TEXT BLOCK —
##############################

Why are parens required around format strings?

While reading a thread about the G format descriptor, I found this comment:

Can someone explain why this would be hard to change? Usually the concern is backward compatibility. But if the surrounding parentheses were made optional, wouldn’t all existing valid format statements remain valid?

Incidentally, what tag should I apply to a post like this, a general question about the language? It’s not a request for Help, not a Language Enhancement, etc.


It seems like a language enhancement to me. That’s a good idea, the extra parentheses indeed seems superfluous to me as well, I think about it every time I type it.


AFAIK the outermost parentheses are representing the looping behaviour. When you run out of formatters e.g., print "(i0)", 1, 2, it will print 1 in one line and then because there are no more formatters, the last pair of parentheses are repeated as long as needed, adding a newline and 2.

If the outer parentheses were optional and left out, would this mean, that if there are no other parentheses, this loop doesn’t happen?

##############################

RECORD SET —
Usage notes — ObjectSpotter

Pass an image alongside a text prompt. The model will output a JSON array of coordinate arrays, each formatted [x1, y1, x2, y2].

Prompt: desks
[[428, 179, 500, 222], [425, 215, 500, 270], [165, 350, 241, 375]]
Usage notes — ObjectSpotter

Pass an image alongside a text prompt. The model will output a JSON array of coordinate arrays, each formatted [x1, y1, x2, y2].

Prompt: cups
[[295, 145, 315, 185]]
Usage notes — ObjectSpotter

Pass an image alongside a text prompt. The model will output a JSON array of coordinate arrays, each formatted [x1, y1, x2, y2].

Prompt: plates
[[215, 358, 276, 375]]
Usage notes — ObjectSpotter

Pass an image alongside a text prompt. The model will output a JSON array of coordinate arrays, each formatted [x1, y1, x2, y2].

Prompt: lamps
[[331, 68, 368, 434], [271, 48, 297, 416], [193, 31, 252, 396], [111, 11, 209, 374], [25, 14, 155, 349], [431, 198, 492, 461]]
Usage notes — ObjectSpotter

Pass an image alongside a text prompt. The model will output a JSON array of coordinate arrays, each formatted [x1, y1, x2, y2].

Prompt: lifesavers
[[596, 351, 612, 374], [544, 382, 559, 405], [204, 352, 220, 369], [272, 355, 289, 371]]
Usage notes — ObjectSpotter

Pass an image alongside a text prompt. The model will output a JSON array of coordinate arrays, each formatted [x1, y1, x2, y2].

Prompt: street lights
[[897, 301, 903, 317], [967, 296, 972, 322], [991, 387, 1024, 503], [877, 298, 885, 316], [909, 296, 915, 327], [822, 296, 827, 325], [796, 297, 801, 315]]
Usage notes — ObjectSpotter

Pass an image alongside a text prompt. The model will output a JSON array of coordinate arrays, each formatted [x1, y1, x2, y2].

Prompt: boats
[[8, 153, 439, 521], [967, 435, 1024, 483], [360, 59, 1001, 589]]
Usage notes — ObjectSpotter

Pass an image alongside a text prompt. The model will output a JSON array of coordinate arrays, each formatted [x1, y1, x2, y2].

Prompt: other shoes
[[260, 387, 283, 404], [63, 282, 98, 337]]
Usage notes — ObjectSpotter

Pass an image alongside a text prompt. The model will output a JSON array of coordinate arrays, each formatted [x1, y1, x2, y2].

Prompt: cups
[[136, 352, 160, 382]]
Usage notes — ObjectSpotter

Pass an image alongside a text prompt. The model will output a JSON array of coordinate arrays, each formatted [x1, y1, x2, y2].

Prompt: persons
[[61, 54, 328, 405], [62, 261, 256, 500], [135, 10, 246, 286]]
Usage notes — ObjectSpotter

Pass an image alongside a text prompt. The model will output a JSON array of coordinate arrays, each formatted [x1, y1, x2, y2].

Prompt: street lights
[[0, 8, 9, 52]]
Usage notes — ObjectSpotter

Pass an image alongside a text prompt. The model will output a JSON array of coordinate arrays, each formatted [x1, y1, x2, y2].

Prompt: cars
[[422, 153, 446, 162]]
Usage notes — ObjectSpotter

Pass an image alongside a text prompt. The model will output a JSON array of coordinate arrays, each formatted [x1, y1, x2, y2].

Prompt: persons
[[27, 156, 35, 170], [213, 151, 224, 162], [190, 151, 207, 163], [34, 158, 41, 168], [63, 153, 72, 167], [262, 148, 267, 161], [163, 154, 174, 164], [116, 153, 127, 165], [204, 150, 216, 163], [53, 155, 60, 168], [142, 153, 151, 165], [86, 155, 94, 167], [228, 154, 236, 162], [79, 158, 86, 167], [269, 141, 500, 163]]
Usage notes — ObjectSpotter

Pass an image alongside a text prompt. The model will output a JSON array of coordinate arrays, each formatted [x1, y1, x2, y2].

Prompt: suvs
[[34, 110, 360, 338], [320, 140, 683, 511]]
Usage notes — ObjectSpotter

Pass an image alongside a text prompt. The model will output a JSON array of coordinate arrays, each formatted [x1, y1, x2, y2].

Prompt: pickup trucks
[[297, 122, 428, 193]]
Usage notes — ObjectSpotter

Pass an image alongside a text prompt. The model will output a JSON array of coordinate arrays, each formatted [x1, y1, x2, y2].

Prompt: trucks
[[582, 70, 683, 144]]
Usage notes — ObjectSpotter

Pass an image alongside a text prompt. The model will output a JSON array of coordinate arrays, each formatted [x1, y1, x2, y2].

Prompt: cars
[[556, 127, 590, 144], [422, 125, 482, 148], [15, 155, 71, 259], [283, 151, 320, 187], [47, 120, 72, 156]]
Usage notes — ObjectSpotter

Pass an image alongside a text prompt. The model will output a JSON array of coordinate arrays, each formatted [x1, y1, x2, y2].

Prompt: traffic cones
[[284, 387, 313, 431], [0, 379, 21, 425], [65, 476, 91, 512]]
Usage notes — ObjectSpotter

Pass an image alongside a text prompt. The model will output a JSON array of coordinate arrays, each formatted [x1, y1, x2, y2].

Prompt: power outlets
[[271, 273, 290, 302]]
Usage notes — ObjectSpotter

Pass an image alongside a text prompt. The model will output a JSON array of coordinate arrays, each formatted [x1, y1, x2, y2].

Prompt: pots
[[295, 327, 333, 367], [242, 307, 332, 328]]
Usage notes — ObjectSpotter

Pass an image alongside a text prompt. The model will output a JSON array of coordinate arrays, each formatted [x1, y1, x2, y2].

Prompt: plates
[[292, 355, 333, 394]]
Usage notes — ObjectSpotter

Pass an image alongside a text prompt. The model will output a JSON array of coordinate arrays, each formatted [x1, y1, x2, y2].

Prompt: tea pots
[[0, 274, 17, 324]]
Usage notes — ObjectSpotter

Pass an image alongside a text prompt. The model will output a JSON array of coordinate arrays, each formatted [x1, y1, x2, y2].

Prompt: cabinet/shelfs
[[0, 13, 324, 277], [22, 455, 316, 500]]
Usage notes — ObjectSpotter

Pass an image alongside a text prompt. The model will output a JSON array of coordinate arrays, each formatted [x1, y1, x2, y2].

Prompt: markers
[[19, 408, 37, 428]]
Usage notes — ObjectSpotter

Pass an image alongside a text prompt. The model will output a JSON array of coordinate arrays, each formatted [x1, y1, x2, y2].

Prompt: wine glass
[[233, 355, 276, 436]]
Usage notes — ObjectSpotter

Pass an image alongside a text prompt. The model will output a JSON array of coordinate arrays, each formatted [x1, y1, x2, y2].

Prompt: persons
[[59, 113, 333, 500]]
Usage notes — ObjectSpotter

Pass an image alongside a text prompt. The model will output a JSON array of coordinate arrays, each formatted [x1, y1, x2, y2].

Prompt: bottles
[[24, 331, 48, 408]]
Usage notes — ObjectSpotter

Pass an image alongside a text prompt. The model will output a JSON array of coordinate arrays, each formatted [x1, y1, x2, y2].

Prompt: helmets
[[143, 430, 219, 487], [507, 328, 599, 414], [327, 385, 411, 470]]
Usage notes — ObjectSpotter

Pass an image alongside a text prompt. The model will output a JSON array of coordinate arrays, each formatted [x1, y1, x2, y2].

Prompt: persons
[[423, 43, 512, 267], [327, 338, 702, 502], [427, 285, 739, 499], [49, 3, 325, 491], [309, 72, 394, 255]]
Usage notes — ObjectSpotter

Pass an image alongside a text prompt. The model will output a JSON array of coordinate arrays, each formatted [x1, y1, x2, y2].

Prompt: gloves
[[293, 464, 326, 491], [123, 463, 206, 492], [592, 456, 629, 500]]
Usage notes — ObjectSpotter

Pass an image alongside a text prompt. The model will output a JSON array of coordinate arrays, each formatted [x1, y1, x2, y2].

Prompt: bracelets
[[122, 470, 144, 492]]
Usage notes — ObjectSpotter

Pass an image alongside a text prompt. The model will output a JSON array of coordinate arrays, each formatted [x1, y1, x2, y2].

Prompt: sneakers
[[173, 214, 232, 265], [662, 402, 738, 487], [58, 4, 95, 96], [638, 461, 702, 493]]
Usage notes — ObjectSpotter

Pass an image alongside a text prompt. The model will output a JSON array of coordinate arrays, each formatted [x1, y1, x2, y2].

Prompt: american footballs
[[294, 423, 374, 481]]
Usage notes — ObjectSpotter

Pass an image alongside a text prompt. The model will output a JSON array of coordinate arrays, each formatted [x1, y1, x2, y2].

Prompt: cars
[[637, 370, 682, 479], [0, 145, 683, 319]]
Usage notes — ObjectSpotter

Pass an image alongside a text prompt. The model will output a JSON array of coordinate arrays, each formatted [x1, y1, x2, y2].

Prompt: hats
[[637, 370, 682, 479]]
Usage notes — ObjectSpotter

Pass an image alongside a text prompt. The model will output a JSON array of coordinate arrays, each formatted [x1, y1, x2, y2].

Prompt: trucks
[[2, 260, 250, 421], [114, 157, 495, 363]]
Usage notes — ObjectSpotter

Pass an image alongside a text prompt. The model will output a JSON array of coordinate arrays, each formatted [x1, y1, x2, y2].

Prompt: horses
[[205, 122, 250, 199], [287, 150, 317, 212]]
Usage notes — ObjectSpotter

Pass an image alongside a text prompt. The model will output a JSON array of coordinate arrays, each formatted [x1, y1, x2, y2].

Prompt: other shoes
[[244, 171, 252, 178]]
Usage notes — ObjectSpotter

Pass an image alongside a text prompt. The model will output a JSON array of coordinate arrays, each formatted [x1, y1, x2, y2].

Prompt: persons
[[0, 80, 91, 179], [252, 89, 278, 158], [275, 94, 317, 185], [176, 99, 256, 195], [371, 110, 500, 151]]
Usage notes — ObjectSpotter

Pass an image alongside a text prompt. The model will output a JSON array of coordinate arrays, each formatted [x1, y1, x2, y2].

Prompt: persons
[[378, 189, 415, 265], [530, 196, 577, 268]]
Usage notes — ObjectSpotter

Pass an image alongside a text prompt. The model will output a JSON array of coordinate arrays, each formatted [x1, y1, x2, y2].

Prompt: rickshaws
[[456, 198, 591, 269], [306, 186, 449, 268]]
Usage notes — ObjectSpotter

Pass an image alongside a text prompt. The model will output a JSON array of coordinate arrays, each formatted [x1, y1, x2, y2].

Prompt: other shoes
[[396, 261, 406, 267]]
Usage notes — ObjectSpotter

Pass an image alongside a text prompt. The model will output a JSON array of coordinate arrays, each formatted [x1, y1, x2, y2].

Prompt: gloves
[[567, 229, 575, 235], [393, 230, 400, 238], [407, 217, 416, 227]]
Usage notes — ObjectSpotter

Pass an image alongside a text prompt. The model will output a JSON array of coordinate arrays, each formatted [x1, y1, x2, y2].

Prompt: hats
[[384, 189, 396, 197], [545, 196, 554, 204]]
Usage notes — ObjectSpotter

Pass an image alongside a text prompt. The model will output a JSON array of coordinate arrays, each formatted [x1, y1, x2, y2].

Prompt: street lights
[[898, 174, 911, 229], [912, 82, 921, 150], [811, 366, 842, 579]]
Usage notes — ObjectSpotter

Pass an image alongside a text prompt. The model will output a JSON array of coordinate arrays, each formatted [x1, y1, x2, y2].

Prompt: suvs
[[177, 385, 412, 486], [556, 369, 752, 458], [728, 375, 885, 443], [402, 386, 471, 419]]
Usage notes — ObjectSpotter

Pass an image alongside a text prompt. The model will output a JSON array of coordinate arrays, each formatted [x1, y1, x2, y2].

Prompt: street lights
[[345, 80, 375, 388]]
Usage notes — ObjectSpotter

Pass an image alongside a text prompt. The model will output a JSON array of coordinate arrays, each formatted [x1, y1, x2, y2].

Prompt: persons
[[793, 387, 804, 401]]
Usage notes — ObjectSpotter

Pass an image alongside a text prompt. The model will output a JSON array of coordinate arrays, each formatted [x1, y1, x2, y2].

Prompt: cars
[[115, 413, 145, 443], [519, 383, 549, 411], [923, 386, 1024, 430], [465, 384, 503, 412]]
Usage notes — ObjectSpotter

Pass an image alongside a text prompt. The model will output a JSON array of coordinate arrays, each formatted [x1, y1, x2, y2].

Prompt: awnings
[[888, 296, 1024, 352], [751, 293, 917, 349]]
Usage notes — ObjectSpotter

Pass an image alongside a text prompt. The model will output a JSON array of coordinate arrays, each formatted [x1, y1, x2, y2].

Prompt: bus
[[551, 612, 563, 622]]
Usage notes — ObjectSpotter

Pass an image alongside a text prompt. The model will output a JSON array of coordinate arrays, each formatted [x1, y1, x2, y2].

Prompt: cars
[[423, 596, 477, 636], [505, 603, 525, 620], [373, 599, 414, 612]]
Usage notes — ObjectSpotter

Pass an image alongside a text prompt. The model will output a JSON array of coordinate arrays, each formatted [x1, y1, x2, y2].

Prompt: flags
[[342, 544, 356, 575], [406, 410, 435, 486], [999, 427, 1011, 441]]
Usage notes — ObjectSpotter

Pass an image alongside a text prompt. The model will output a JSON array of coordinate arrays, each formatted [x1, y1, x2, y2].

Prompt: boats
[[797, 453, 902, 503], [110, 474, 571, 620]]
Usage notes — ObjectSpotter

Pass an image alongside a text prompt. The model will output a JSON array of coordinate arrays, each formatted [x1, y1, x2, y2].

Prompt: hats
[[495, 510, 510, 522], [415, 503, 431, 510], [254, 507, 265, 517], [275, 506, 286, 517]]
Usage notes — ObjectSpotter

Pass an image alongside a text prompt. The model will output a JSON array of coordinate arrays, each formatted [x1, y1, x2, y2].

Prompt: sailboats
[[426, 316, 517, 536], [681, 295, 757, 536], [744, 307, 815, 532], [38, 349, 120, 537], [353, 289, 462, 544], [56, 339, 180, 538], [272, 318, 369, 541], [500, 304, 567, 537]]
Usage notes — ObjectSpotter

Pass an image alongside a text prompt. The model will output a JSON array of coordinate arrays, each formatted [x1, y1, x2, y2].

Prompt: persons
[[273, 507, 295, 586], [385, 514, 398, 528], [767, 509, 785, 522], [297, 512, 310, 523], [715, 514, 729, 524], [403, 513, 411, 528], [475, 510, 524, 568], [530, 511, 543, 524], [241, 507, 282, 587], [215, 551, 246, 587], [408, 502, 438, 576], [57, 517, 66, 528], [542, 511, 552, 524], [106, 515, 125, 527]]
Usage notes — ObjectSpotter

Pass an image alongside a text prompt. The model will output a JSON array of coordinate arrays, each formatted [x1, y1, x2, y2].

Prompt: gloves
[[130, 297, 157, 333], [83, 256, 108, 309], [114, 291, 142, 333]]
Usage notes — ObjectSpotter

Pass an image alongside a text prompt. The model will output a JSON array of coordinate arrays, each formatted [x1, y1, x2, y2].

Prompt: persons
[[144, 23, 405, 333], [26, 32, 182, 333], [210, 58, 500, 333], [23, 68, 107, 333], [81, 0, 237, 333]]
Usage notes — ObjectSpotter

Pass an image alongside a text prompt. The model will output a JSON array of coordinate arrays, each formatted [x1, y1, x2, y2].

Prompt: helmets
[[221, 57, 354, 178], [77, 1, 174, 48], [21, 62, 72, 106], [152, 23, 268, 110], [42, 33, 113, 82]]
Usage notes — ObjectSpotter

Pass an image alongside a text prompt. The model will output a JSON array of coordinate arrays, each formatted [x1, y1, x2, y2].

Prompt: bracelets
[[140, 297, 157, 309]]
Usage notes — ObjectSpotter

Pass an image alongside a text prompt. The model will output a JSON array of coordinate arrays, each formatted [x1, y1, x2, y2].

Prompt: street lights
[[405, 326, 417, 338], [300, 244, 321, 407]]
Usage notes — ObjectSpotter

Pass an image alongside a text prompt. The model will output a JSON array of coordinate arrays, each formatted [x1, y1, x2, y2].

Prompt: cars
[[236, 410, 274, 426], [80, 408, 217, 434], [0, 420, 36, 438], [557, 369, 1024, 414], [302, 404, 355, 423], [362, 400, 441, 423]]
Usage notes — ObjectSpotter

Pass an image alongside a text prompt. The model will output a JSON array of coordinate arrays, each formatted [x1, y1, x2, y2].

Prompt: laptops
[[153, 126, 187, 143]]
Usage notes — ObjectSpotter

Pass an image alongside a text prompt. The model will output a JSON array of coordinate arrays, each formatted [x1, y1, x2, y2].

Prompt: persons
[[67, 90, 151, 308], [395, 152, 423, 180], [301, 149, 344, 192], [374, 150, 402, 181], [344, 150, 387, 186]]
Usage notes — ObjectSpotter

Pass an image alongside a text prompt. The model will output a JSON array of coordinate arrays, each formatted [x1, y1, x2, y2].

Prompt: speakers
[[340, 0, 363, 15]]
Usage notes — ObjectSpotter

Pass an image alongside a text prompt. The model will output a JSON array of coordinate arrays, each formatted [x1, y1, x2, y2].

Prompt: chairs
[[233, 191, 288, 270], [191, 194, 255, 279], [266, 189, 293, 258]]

##############################

THE TASK — From the thread on format-string parentheses, pull out the passage starting with "Why are parens" and going on through "time I type it.", copied word for word.

RESPONSE —
Why are parens required around format strings?

While reading a thread about the G format descriptor, I found this comment:

Can someone explain why this would be hard to change? Usually the concern is backward compatibility. But if the surrounding parentheses were made optional, wouldn’t all existing valid format statements remain valid?

Incidentally, what tag should I apply to a post like this, a general question about the language? It’s not a request for Help, not a Language Enhancement, etc.


It seems like a language enhancement to me. That’s a good idea, the extra parentheses indeed seems superfluous to me as well, I think about it every time I type it.